Dans une introduction de 89 pages, Pierre Anctil présente sa méthodologie et retrace l’histoire du Devoir de 1932 à 1947. Au début des années 1930, Le Devoir traverse une période difficile sur le plan économique. Henri Bourassa quitte la direction du journal en 1932, puisqu’il juge ne plus être l’homme de la situation. Il est alors remplacé par Georges Pelletier, le rédacteur en chef du quotidien depuis 1924. Différents moyens sont envisagés pour essayer de redresser la barre du journal, mais en fin de compte, c’est l’élection de l’Union nationale en 1936 qui permet d’améliorer le sort du Devoir. À partir de ce moment, l’entreprise éditrice bénéficie de généreux contrats publics de la part du gouvernement provincial.
Ensuite, Pierre Anctil dresse le portrait des grands enjeux idéologiques défendus dans Le Devoir de 1932 à 1947 et il présente les éditorialistes en poste au journal durant cette période. Dans les faits, 70 % des éditoriaux publiés au Devoir entre 1932 et 1947 sont écrits par trois hommes, soit 1965 par Omer Héroux, 820 par Louis Dupire et 421 par Georges Pelletier. Omer Héroux écrit les éditoriaux sur la situation administrative du journal, sur les relations internationales, sur les minorités francophones hors-Québec et sur l’évolution culturelle au Canada français. Louis Dupire, pour sa part, rédige les éditoriaux qui traitent de Montréal. Il souhaite un aménagement urbain à grande échelle, une saine gestion des affaires municipales et de meilleures conditions pour les francophones. Enfin, Georges Pelletier écrit sur les grandes questions morales auxquelles le Canada français doit faire face.

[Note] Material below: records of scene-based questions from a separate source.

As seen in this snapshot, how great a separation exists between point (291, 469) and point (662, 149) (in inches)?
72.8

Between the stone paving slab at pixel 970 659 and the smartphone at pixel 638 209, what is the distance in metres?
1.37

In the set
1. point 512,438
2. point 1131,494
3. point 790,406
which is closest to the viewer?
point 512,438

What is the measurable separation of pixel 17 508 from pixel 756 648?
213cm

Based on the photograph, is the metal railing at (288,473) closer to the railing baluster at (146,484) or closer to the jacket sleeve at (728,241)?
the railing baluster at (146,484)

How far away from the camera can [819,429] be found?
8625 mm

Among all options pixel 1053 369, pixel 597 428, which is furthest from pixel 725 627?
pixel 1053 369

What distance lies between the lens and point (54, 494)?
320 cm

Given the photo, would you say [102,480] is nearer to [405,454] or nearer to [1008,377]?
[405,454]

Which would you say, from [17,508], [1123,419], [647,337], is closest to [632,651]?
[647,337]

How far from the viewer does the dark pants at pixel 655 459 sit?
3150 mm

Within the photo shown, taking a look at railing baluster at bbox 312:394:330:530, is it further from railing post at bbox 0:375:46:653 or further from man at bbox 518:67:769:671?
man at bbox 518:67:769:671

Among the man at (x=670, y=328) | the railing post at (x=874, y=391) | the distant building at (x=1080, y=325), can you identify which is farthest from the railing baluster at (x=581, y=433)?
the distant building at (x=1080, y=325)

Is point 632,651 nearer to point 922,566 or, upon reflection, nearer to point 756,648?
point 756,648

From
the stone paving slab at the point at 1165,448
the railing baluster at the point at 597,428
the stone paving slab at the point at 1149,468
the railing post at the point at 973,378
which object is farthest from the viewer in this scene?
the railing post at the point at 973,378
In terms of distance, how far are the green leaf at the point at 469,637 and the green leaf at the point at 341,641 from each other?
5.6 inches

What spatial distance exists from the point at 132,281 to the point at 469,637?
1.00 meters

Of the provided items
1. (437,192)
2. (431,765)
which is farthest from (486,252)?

Après avoir lu les 4600 éditoriaux parus dans Le Devoir entre le 3 août 1932 et le 20 janvier 1947, Pierre Anctil en a choisi 60 qu’il jugeait refléter les idées et les positionnements idéologiques du quotidien durant cette période. Chaque éditorial est précédé d’une courte mise en contexte d’environ une page. Bien vulgarisées, celles-ci permettent de rendre les éditoriaux plus accessibles au grand public. Ensuite, l’éditorial est reproduit intégralement, ce qui représente des textes de deux à cinq pages. Ceux-ci ne sont pas annotés par Anctil.
Les 60 éditoriaux abordent une variété de sujets, comme le nationalisme canadien-français, le catholicisme, l’éducation, les minorités francophones hors-Québec, les relations fédérales-provinciales, l’immigration, les affaires municipales à Montréal et les élections provinciales et fédérales. Le thème dominant demeure toutefois celui de la Deuxième Guerre mondiale ; environ le tiers des éditoriaux retenus concerne le conflit en Europe et la participation du Canada à cette guerre. Il s’agit, selon Anctil, du sujet déterminant au Devoir sous Georges Pelletier. À la fin des années 1930, la position défendue au journal est de garder les Canadiens à l’abri des combats qui s’annoncent en Europe. L’anti-impérialisme britannique et le nationalisme canadien, deux idées fortes sous la période bourassienne, regagnent alors de l’importance dans la page éditoriale. La défaite de la France en 1940 modifie la position du Devoir : les éditorialistes acceptent à partir de ce moment que le Canada participe à l’effort de guerre et qu’il mobilise toutes ses ressources pour venir en aide aux Alliés, mais ils demeurent farouchement opposés à la conscription. Le combat anticonscriptionniste se poursuit dans la page éditoriale du Devoir jusqu’en 1944.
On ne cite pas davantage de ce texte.